Dans les semaines et les mois qui ont suivi la mort de ses enfants, en 2009, Guy Turcotte était suicidaire. Hanté par les flashs, il se demandait s'il s'habituerait à ces images un jour, s'il y deviendrait indifférent. Il avait peur. Il fuyait en faisant des lectures compliquées.

C'est, entre autres, ce que le psychiatre Jacques Talbot a raconté, lundi, alors qu'il témoignait au procès de Guy Turcotte. Le Dr Talbot a été le médecin traitant de M. Turcotte, à l'Institut Philippe-Pinel, en 2009.  M. Turcotte est arrivé à Pinel six jours après avoir tué ses enfants, soit le 26 février, et en est parti le 26 juillet de la même année pour aller en prison. Pendant ces 152 jours, M. Turcotte avait un statut de prévenu détenu en attente de procès, a relaté le Dr Talbot, qui a parlé ce matin des notes évolutives qu'il avait prises au sujet de M. Turcotte. Quand il est arrivé, il était déprimé, a-t-il dit, mais bien orienté dans le temps et l'espace. Son attention et sa concentration étaient correctes, mais ses souvenirs des événements étaient très fragmentaires. Il a communiqué avec ses parents, mais ne voulait pas qu'on lui dise qu'on l'aime.

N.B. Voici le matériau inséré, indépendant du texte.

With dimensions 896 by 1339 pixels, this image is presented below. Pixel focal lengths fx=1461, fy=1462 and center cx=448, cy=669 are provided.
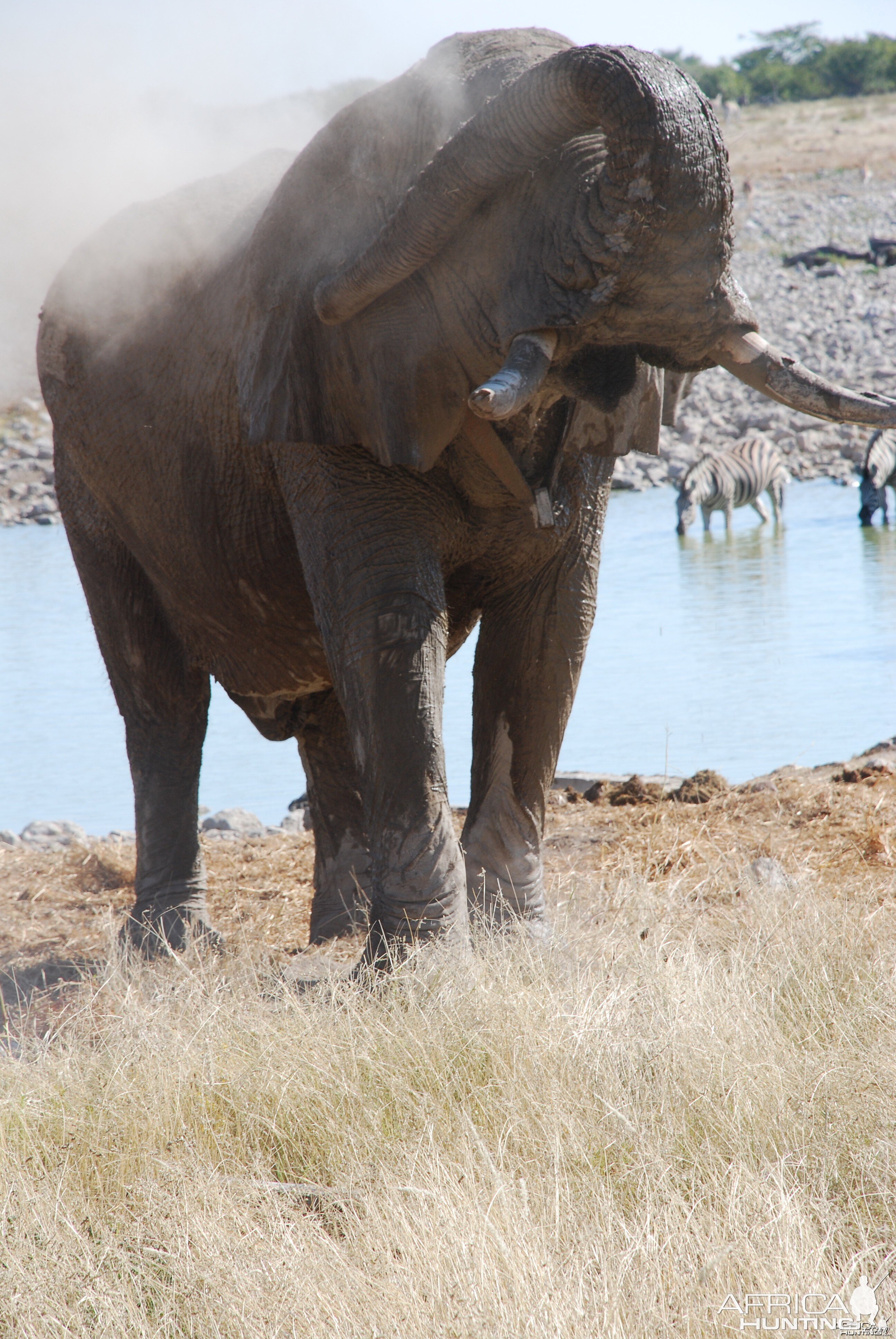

Le Dr Talbot s'est vite rendu compte que M. Turcotte avait un affect qui se situait dans la vie émotionnelle contenue, dans l'isolation. Il demandait si ses enfants étaient morts, et ce qui leur était arrivé. Il était « retenu », « toutes les réactions émotionnelles étaient coupées », ce qui a fait dire au Dr Talbot que le patient avait un « barrage défensif fort. »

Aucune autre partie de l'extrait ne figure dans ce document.